This paper is available on arxiv under CC 4.0 license.
Authors:
(1) Michael Günther, michael.guenther;
(2) Jackmin Ong, jackmin.ong;
(3) Isabelle Mohr, isabelle.mohr;
(4) Alaeddine Abdessalem, alaeddine.abdessalem;
(5) Tanguy Abel, tanguy.abel;
(6) Mohammad Kalim Akram, kalim.akram;
(7) Susana Guzman, susana.guzman;
(8) Georgios Mastrapas, georgios.mastrapas;
(9) Saba Sturua, saba.sturua;
(10) Bo Wang, bo.wang;
(11) Maximilian Werk, maximilian.werk;
(12) Nan Wang, nan.wang;
(13) Han Xiao, han.xiao}@jina.ai.
The training process for Jina Embeddings v2 is divided into three stages:
I Pre-training the Backbone: For the backbone pre-training, we design a modified BERT model capable of encoding documents with up to 8192 tokens. This model is trained on a full-text corpus using a masked language modeling objective.
II First Fine-tuning with Text Pairs: To encode a text passage into a single vector representation, the model is fine-tuned in an unsupervised manner on text pairs.
III Second Fine-tuning with Hard Negatives: The model is further fine-tuned using text pairs complemented with hard negatives.
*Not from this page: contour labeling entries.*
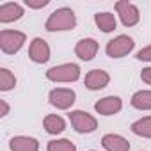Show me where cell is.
<instances>
[{
    "mask_svg": "<svg viewBox=\"0 0 151 151\" xmlns=\"http://www.w3.org/2000/svg\"><path fill=\"white\" fill-rule=\"evenodd\" d=\"M75 27H77V16L69 7L55 9L45 23V29L48 32H62V30H71Z\"/></svg>",
    "mask_w": 151,
    "mask_h": 151,
    "instance_id": "obj_1",
    "label": "cell"
},
{
    "mask_svg": "<svg viewBox=\"0 0 151 151\" xmlns=\"http://www.w3.org/2000/svg\"><path fill=\"white\" fill-rule=\"evenodd\" d=\"M46 78L50 82H77L80 78V66L73 64V62H66V64H59L53 66L46 71Z\"/></svg>",
    "mask_w": 151,
    "mask_h": 151,
    "instance_id": "obj_2",
    "label": "cell"
},
{
    "mask_svg": "<svg viewBox=\"0 0 151 151\" xmlns=\"http://www.w3.org/2000/svg\"><path fill=\"white\" fill-rule=\"evenodd\" d=\"M27 41V36L20 30H2L0 32V50L7 55L18 53Z\"/></svg>",
    "mask_w": 151,
    "mask_h": 151,
    "instance_id": "obj_3",
    "label": "cell"
},
{
    "mask_svg": "<svg viewBox=\"0 0 151 151\" xmlns=\"http://www.w3.org/2000/svg\"><path fill=\"white\" fill-rule=\"evenodd\" d=\"M69 123L78 133H93L98 128V121L94 116H91L86 110H71L69 112Z\"/></svg>",
    "mask_w": 151,
    "mask_h": 151,
    "instance_id": "obj_4",
    "label": "cell"
},
{
    "mask_svg": "<svg viewBox=\"0 0 151 151\" xmlns=\"http://www.w3.org/2000/svg\"><path fill=\"white\" fill-rule=\"evenodd\" d=\"M133 46H135L133 39H132L130 36L121 34V36L114 37V39H110V41L107 43L105 52H107V55H109L110 59H121V57L128 55V53L133 50Z\"/></svg>",
    "mask_w": 151,
    "mask_h": 151,
    "instance_id": "obj_5",
    "label": "cell"
},
{
    "mask_svg": "<svg viewBox=\"0 0 151 151\" xmlns=\"http://www.w3.org/2000/svg\"><path fill=\"white\" fill-rule=\"evenodd\" d=\"M75 98H77V94H75L73 89H68V87H55L50 91L48 94V101L52 107L59 109V110H68L73 107L75 103Z\"/></svg>",
    "mask_w": 151,
    "mask_h": 151,
    "instance_id": "obj_6",
    "label": "cell"
},
{
    "mask_svg": "<svg viewBox=\"0 0 151 151\" xmlns=\"http://www.w3.org/2000/svg\"><path fill=\"white\" fill-rule=\"evenodd\" d=\"M116 13L121 20V23L124 27H133L139 23L140 20V13L137 9L135 4L128 2V0H121V2H116Z\"/></svg>",
    "mask_w": 151,
    "mask_h": 151,
    "instance_id": "obj_7",
    "label": "cell"
},
{
    "mask_svg": "<svg viewBox=\"0 0 151 151\" xmlns=\"http://www.w3.org/2000/svg\"><path fill=\"white\" fill-rule=\"evenodd\" d=\"M29 57L36 64L48 62V59H50V46H48V43L45 39H41V37H34L30 46H29Z\"/></svg>",
    "mask_w": 151,
    "mask_h": 151,
    "instance_id": "obj_8",
    "label": "cell"
},
{
    "mask_svg": "<svg viewBox=\"0 0 151 151\" xmlns=\"http://www.w3.org/2000/svg\"><path fill=\"white\" fill-rule=\"evenodd\" d=\"M109 82H110V75L103 69H91L84 78V86L89 91H100V89L107 87Z\"/></svg>",
    "mask_w": 151,
    "mask_h": 151,
    "instance_id": "obj_9",
    "label": "cell"
},
{
    "mask_svg": "<svg viewBox=\"0 0 151 151\" xmlns=\"http://www.w3.org/2000/svg\"><path fill=\"white\" fill-rule=\"evenodd\" d=\"M123 109V100L119 96H105L94 103V110L101 116H114Z\"/></svg>",
    "mask_w": 151,
    "mask_h": 151,
    "instance_id": "obj_10",
    "label": "cell"
},
{
    "mask_svg": "<svg viewBox=\"0 0 151 151\" xmlns=\"http://www.w3.org/2000/svg\"><path fill=\"white\" fill-rule=\"evenodd\" d=\"M75 53H77V57L80 60H93L98 53V41L93 39V37H84L77 43V46H75Z\"/></svg>",
    "mask_w": 151,
    "mask_h": 151,
    "instance_id": "obj_11",
    "label": "cell"
},
{
    "mask_svg": "<svg viewBox=\"0 0 151 151\" xmlns=\"http://www.w3.org/2000/svg\"><path fill=\"white\" fill-rule=\"evenodd\" d=\"M23 14H25V11L18 2H6L0 6V23L18 22Z\"/></svg>",
    "mask_w": 151,
    "mask_h": 151,
    "instance_id": "obj_12",
    "label": "cell"
},
{
    "mask_svg": "<svg viewBox=\"0 0 151 151\" xmlns=\"http://www.w3.org/2000/svg\"><path fill=\"white\" fill-rule=\"evenodd\" d=\"M101 146L107 151H130V142L117 133H105L101 139Z\"/></svg>",
    "mask_w": 151,
    "mask_h": 151,
    "instance_id": "obj_13",
    "label": "cell"
},
{
    "mask_svg": "<svg viewBox=\"0 0 151 151\" xmlns=\"http://www.w3.org/2000/svg\"><path fill=\"white\" fill-rule=\"evenodd\" d=\"M11 151H39V142L34 137L27 135H16L9 140Z\"/></svg>",
    "mask_w": 151,
    "mask_h": 151,
    "instance_id": "obj_14",
    "label": "cell"
},
{
    "mask_svg": "<svg viewBox=\"0 0 151 151\" xmlns=\"http://www.w3.org/2000/svg\"><path fill=\"white\" fill-rule=\"evenodd\" d=\"M43 126L50 135H59V133H62L66 130V121L57 114H48L43 119Z\"/></svg>",
    "mask_w": 151,
    "mask_h": 151,
    "instance_id": "obj_15",
    "label": "cell"
},
{
    "mask_svg": "<svg viewBox=\"0 0 151 151\" xmlns=\"http://www.w3.org/2000/svg\"><path fill=\"white\" fill-rule=\"evenodd\" d=\"M94 23L98 25V29L101 32H112L116 30L117 27V20H116V14L112 13H96L94 14Z\"/></svg>",
    "mask_w": 151,
    "mask_h": 151,
    "instance_id": "obj_16",
    "label": "cell"
},
{
    "mask_svg": "<svg viewBox=\"0 0 151 151\" xmlns=\"http://www.w3.org/2000/svg\"><path fill=\"white\" fill-rule=\"evenodd\" d=\"M130 101H132V107L137 110H151V89H142L133 93Z\"/></svg>",
    "mask_w": 151,
    "mask_h": 151,
    "instance_id": "obj_17",
    "label": "cell"
},
{
    "mask_svg": "<svg viewBox=\"0 0 151 151\" xmlns=\"http://www.w3.org/2000/svg\"><path fill=\"white\" fill-rule=\"evenodd\" d=\"M132 132L139 137H144V139H151V116H146V117H140L137 119L133 124H132Z\"/></svg>",
    "mask_w": 151,
    "mask_h": 151,
    "instance_id": "obj_18",
    "label": "cell"
},
{
    "mask_svg": "<svg viewBox=\"0 0 151 151\" xmlns=\"http://www.w3.org/2000/svg\"><path fill=\"white\" fill-rule=\"evenodd\" d=\"M14 86H16V77L7 68H0V91L7 93L14 89Z\"/></svg>",
    "mask_w": 151,
    "mask_h": 151,
    "instance_id": "obj_19",
    "label": "cell"
},
{
    "mask_svg": "<svg viewBox=\"0 0 151 151\" xmlns=\"http://www.w3.org/2000/svg\"><path fill=\"white\" fill-rule=\"evenodd\" d=\"M46 151H77V146L69 139H55L48 142Z\"/></svg>",
    "mask_w": 151,
    "mask_h": 151,
    "instance_id": "obj_20",
    "label": "cell"
},
{
    "mask_svg": "<svg viewBox=\"0 0 151 151\" xmlns=\"http://www.w3.org/2000/svg\"><path fill=\"white\" fill-rule=\"evenodd\" d=\"M50 4V0H25V6L30 9H43Z\"/></svg>",
    "mask_w": 151,
    "mask_h": 151,
    "instance_id": "obj_21",
    "label": "cell"
},
{
    "mask_svg": "<svg viewBox=\"0 0 151 151\" xmlns=\"http://www.w3.org/2000/svg\"><path fill=\"white\" fill-rule=\"evenodd\" d=\"M137 59L139 60H144V62H151V45L142 48L139 53H137Z\"/></svg>",
    "mask_w": 151,
    "mask_h": 151,
    "instance_id": "obj_22",
    "label": "cell"
},
{
    "mask_svg": "<svg viewBox=\"0 0 151 151\" xmlns=\"http://www.w3.org/2000/svg\"><path fill=\"white\" fill-rule=\"evenodd\" d=\"M140 78H142V82H146L147 86H151V66H147V68H144L140 71Z\"/></svg>",
    "mask_w": 151,
    "mask_h": 151,
    "instance_id": "obj_23",
    "label": "cell"
},
{
    "mask_svg": "<svg viewBox=\"0 0 151 151\" xmlns=\"http://www.w3.org/2000/svg\"><path fill=\"white\" fill-rule=\"evenodd\" d=\"M0 117H6L7 114H9V105H7V101L6 100H0Z\"/></svg>",
    "mask_w": 151,
    "mask_h": 151,
    "instance_id": "obj_24",
    "label": "cell"
},
{
    "mask_svg": "<svg viewBox=\"0 0 151 151\" xmlns=\"http://www.w3.org/2000/svg\"><path fill=\"white\" fill-rule=\"evenodd\" d=\"M91 151H96V149H91Z\"/></svg>",
    "mask_w": 151,
    "mask_h": 151,
    "instance_id": "obj_25",
    "label": "cell"
}]
</instances>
This
stage is crucial for enabling the model to better distinguish between relevant passages and related, but irrelevant text passages.
While both stages II and III are geared towards training the models for embedding tasks, the latter is especially critical for improving the model’s performance in retrieval and classification tasks (refer to Section 6.2).